Java, Java Everywhere? In his Ahead of the Curve column in the June 23 issue of Infoworld, Tom Yeager asks, "Without .Net, what can Microsoft use to present its software as a unified, integrated offering?" He suggests that Sun's Java has "won" the battle for the mobile and wireless platform. While Sun may indeed have won this battle, Tom misses the big picture: that Sun has lost the war.
On December 23, 2002, a US federal judge ordered Microsoft to include Sun's Java runtime environment with the Windows family of operating systems. Two years earlier, Microsoft settled a lawsuit brought by Sun Microsystems, and agreed to pay Sun $20 million. Sun may have won these battles in the courts, but the victories were largely symbolic because Microsoft managed to find an end-run solution around the attempt to make Java ubiquitous. Microsoft has bigger plans, and they’re based on web services. Here's just one example:
Microsoft controls the desktops of the world, but it has far less clout in the market for small mobile devices such as PDAs and cell phones. However, rather than roll over and play dead—giving up the mobile market altogether—Microsoft has another opportunity to take the lion's share of mobile-device revenues.
As cell phones and PDAs become commodities, the value of device-resident software (such as operating systems, games, and other programs that run within the devices) will approach zero. Few people will pay more for a Java-based phone than for one that isn't. But the market for extra-cost and remotely hosted services for those devices will continue to increase. These services include mobile e-commerce (m-commerce), instant messaging (IM), location-based services (LBS) such as advertising-driven restaurant finders, and many others.
Java was supposed to be the "write once, run anywhere" technology. Its model is based on portable source and executable intermediate code. Web services, on the other hand, are the "write once, access from anywhere" solution. No porting is required. Services can be utilized from anywhere. There's little inherent value in a programming language, but there's tremendous value in a universally accessible service.

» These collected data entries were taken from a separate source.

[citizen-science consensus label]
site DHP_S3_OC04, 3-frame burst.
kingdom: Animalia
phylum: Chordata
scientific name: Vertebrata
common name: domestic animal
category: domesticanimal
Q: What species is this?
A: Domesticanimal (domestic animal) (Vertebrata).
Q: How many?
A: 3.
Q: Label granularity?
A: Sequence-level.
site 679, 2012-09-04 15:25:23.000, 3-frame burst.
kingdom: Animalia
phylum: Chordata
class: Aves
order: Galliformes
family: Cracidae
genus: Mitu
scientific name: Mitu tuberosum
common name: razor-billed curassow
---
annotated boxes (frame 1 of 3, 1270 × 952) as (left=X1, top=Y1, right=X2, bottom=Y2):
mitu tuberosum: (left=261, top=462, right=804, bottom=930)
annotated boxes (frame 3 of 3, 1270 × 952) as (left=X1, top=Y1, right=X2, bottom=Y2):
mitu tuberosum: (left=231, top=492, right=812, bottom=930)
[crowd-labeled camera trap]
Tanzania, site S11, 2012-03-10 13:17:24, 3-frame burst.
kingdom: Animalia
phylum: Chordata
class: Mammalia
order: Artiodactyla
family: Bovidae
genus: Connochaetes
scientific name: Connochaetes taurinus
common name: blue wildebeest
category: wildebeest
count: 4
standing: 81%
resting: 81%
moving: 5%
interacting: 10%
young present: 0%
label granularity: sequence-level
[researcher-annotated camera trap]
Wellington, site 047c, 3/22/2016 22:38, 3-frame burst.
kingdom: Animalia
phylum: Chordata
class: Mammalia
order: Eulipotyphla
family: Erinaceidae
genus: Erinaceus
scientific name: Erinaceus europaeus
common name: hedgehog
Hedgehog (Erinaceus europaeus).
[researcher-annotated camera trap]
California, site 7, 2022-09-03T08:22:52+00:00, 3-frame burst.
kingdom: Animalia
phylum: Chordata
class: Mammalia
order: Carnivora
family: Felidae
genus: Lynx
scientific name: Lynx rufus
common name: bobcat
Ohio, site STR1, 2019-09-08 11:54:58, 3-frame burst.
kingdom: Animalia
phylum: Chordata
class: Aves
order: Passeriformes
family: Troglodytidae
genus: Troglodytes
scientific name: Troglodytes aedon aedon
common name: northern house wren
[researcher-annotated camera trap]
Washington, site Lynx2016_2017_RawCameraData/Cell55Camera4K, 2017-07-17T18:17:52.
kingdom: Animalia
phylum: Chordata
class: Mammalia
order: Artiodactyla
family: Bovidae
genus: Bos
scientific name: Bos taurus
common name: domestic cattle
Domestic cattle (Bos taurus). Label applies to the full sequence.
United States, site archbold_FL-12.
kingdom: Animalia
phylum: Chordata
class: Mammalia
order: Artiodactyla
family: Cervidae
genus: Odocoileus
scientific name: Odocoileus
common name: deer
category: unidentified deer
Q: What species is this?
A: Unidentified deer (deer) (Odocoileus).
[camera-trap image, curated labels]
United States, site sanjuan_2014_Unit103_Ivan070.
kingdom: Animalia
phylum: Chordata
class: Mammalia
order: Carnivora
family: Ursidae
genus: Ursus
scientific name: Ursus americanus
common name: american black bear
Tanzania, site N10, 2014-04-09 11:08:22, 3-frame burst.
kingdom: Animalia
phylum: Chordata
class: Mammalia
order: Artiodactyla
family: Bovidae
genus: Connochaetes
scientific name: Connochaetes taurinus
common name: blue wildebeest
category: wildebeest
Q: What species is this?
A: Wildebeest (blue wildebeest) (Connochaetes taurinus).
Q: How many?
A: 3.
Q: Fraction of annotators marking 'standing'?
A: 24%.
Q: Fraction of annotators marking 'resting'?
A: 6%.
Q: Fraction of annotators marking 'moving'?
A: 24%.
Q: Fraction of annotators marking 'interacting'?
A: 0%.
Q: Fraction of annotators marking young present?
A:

To win the lucrative remotely hosted service business, Microsoft (or anyone else) needed to find a way that its services could work with all mobile devices, not just those based on Java or some other platform. The key was to convince all handheld device manufacturers to use one technology. It could have been Java, in which case Sun would have been able to control the technology used to link the mobile devices to remote services. But that didn't happen. Java may be on a healthy majority of the mobile platforms, but it still isn't ubiquitous.
The only way to convince all vendors to adopt a single interface technology was to truly give it away—not under some strict licensing program as Sun did with Java, but free and unencumbered. Web services is such a technology, and by convincing virtually every vendor to support it, Microsoft guaranteed it will be able to deploy services that can be reached by every device, even those based on Java. It's a brilliant strategy, and one that allowed Microsoft (and others) to leapfrog over Java. The competition is no longer about the language or even the platform. Instead, thanks to web services, vendors' offerings can interoperate at a higher level—above the operating system or programming language.
The agreement by competing vendors to work together to develop full web-services interoperability is a vector that's critical for the emergence and success of web services.
[The above is an excerpt from Loosely Coupled: The Missing Pieces of Web Services.]
Just as I was posting this, CNET's News.com reported, "A federal appeals court dealt a legal setback to Sun Microsystems on Thursday, tossing out most of a preliminary injunction requiring Microsoft to carry its rival's version of an interpreter for the Java programming language."
Web services--along with SOAP and XML--will be ubiquitous. Java won't be. As much as I like Java (it's been my platform of choice since I first specified it for a major endeavor in 1996), it's just one of many programming languages and runtime environments that compete for the low-value part of the bigger picture.